• [Passage]
------------------------------------
After three and a half years of a grueling war, the authorities have finally turned their attention to school teachers and certain groups of doctors. The 2026 budget plans to allocate 41.8 billion UAH for indexing the wages of teaching staff in general secondary education — by 30% from January 2026 and an additional 20% from September 2026. The budget also provides 5.1 billion UAH for wage indexation for primary care and emergency medical care physicians.
However, even after the wage indexation in September 2026, school teachers will have an average salary of 25.8 thousand UAH, which still does not reach the current national average. It should also be noted that in September 2025 the average salary in education barely exceeded $400 per month, and a year later (after indexation) it will likely amount to around $560 per month. These figures, evidently, fall far short of the $4,000 per month that President Zelenskyy promised to teachers on the eve of the 2019 elections.
The last months of this year have been marked by a wave of PR initiatives that will further worsen the overall situation in Ukraine’s social and humanitarian sphere while allowing the authorities to appease a significant share of the electorate or selected groups of the population.
From the standpoint of economic efficiency and social fairness, the following programmes should be considered problematic:
- 1,000 UAH in winter support for all Ukrainians (more than 10 billion UAH in budget expenditures);
- up to 3,000 km of free travel on Ukrainian Railways (17 billion UAH in company losses to be covered from the budget);
- the school meals “reform” (13.8 billion UAH in budget expenditures);
provision of housing under the “yeOselya” programme, excluding housing for IDPs (11.4 billion UAH); - “demographic development measures” (24.5 billion UAH), which include: increasing maternity benefits for uninsured women (1.1 billion UAH); raising the childbirth benefit to 50,000 UAH (6.8 billion UAH); increasing childcare benefits to 7,000 UAH (6.5 billion UAH); launching the “yeYasla” programme for childcare for children aged one to three (8.9 billion UAH); a one-time “School Starter Pack” payment for first-grade pupils (1.2 billion UAH).
------------------------------------
(Stored data)
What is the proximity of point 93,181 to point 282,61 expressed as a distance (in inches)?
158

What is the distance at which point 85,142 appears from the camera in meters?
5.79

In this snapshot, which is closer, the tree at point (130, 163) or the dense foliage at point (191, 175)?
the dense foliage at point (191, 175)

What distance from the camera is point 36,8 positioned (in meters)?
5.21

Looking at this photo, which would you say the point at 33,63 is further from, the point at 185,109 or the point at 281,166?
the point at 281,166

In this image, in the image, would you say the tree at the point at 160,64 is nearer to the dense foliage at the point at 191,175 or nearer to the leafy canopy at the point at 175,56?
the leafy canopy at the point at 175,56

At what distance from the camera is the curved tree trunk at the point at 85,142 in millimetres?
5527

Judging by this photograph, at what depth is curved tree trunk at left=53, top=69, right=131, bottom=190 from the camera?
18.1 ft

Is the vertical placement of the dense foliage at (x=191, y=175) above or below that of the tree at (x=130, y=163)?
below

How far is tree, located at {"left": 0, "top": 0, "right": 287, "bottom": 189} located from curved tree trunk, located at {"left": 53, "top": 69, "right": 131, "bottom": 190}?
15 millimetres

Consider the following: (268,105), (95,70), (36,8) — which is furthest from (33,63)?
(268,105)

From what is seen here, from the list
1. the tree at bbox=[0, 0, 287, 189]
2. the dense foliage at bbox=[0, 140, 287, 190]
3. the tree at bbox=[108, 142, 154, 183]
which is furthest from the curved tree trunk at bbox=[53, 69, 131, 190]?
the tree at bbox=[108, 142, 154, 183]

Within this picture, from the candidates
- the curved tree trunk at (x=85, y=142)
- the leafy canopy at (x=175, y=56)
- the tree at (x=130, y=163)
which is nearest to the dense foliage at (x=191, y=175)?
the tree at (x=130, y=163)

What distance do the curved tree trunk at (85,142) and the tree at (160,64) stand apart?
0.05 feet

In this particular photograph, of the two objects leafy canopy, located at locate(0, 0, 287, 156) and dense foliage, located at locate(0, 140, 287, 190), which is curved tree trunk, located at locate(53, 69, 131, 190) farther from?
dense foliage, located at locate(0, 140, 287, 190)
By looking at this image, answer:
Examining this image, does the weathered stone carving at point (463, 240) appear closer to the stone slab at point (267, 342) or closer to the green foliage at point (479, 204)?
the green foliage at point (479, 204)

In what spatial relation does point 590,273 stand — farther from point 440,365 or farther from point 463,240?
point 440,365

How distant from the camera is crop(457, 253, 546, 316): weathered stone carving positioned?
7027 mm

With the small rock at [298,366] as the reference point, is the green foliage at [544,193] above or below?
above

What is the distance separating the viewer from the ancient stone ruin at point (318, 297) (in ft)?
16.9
------------------------------------
• [To do] Retype the part of the budget passage above, starting at "However, even after" and ending at "of the population.".

• [Response]
However, even after the wage indexation in September 2026, school teachers will have an average salary of 25.8 thousand UAH, which still does not reach the current national average. It should also be noted that in September 2025 the average salary in education barely exceeded $400 per month, and a year later (after indexation) it will likely amount to around $560 per month. These figures, evidently, fall far short of the $4,000 per month that President Zelenskyy promised to teachers on the eve of the 2019 elections.
The last months of this year have been marked by a wave of PR initiatives that will further worsen the overall situation in Ukraine’s social and humanitarian sphere while allowing the authorities to appease a significant share of the electorate or selected groups of the population.